Thread: Fix for GiST penalty

Fix for GiST penalty

From
Alexander Korotkov
Date:
Hi!

During my work on GSoC project, I found bad perfomace of GiST for point datatype. It appears even on uniform random data.

test=# create table test as (select point(random(), random()) from generate_series(1, 1000000));
SELECT 1000000
test=# create index test_idx on test using gist(point);
CREATE INDEX
test=# explain (analyze, buffers) select * from test where point <@ box(point(0.5,0.5), point(0.505,0.505));
                                                       QUERY PLAN                                                       
------------------------------------------------------------------------------------------------------------------------
 Bitmap Heap Scan on test  (cost=48.40..2593.73 rows=1000 width=16) (actual time=97.479..97.551 rows=24 loops=1)
   Recheck Cond: (point <@ '(0.505,0.505),(0.5,0.5)'::box)
   Buffers: shared hit=5126
   ->  Bitmap Index Scan on test_idx  (cost=0.00..48.15 rows=1000 width=0) (actual time=97.462..97.462 rows=24 loops=1)
         Index Cond: (point <@ '(0.505,0.505),(0.5,0.5)'::box)
         Buffers: shared hit=5102
 Total runtime: 97.644 ms
(7 rows)

Search for the cause takes relatively long time from me, but finally I did. In gist_box_penalty function floating point error in line 
  *result = (float) (size_box(ud) - size_box(origentry->key));
sometimes makes *result a very small negative number. 
I beleive that best place to fix it is gistpenalty function. The attached patch makes this function treating negative number from user's penalty as zero. I didn't find mention of negative penalty value in documentation. So, AFAICS such behaviour shouldn't break anything.
After the patch index performance is ok.

test=# explain (analyze, buffers) select * from test where point <@ box(point(0.5,0.5), point(0.505,0.505));
                                                      QUERY PLAN                                                      
----------------------------------------------------------------------------------------------------------------------
 Bitmap Heap Scan on test  (cost=44.35..2589.68 rows=1000 width=16) (actual time=0.988..1.116 rows=24 loops=1)
   Recheck Cond: (point <@ '(0.505,0.505),(0.5,0.5)'::box)
   Buffers: shared hit=44
   ->  Bitmap Index Scan on test_idx  (cost=0.00..44.10 rows=1000 width=0) (actual time=0.966..0.966 rows=24 loops=1)
         Index Cond: (point <@ '(0.505,0.505),(0.5,0.5)'::box)
         Buffers: shared hit=20
 Total runtime: 1.313 ms
(7 rows)

------
With best regards,
Alexander Korotkov.
Attachment

Re: Fix for GiST penalty

From
Heikki Linnakangas
Date:
On 31.05.2011 01:07, Alexander Korotkov wrote:
> In gist_box_penalty function floating point error in line
>    *result = (float) (size_box(ud) - size_box(origentry->key));
> sometimes makes *result a very small negative number.
> I beleive that best place to fix it is gistpenalty function. The attached
> patch makes this function treating negative number from user's penalty as
> zero. I didn't find mention of negative penalty value in documentation. So,
> AFAICS such behaviour shouldn't break anything.
> After the patch index performance is ok.

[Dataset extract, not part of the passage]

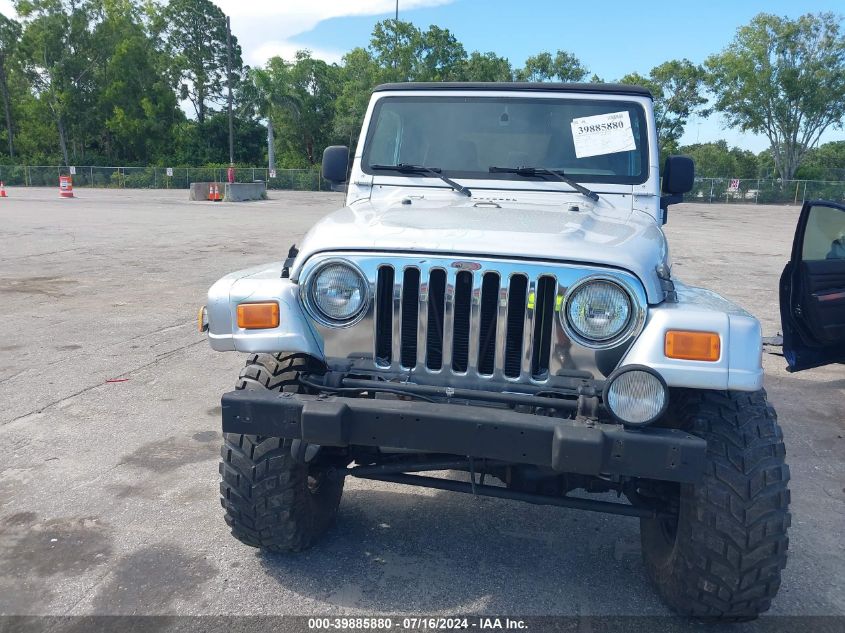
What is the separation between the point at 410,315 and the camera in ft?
9.51

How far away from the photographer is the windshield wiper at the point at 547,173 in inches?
150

Yeah, there seems to be a hidden assumption that the return value of the 
penalty function is always >= 0. The logic in gistchoose() in particular 
seems to assume that, by using < 0 to mean uninitialized slots in the 
which_grow array.

The documentation should be fixed too.

--   Heikki Linnakangas  EnterpriseDB   http://www.enterprisedb.com


Re: Fix for GiST penalty

From
Alexander Korotkov
Date:
On Tue, May 31, 2011 at 12:06 PM, Heikki Linnakangas <heikki.linnakangas@enterprisedb.com> wrote:
The documentation should be fixed too.
Patch with documentation fix is attached.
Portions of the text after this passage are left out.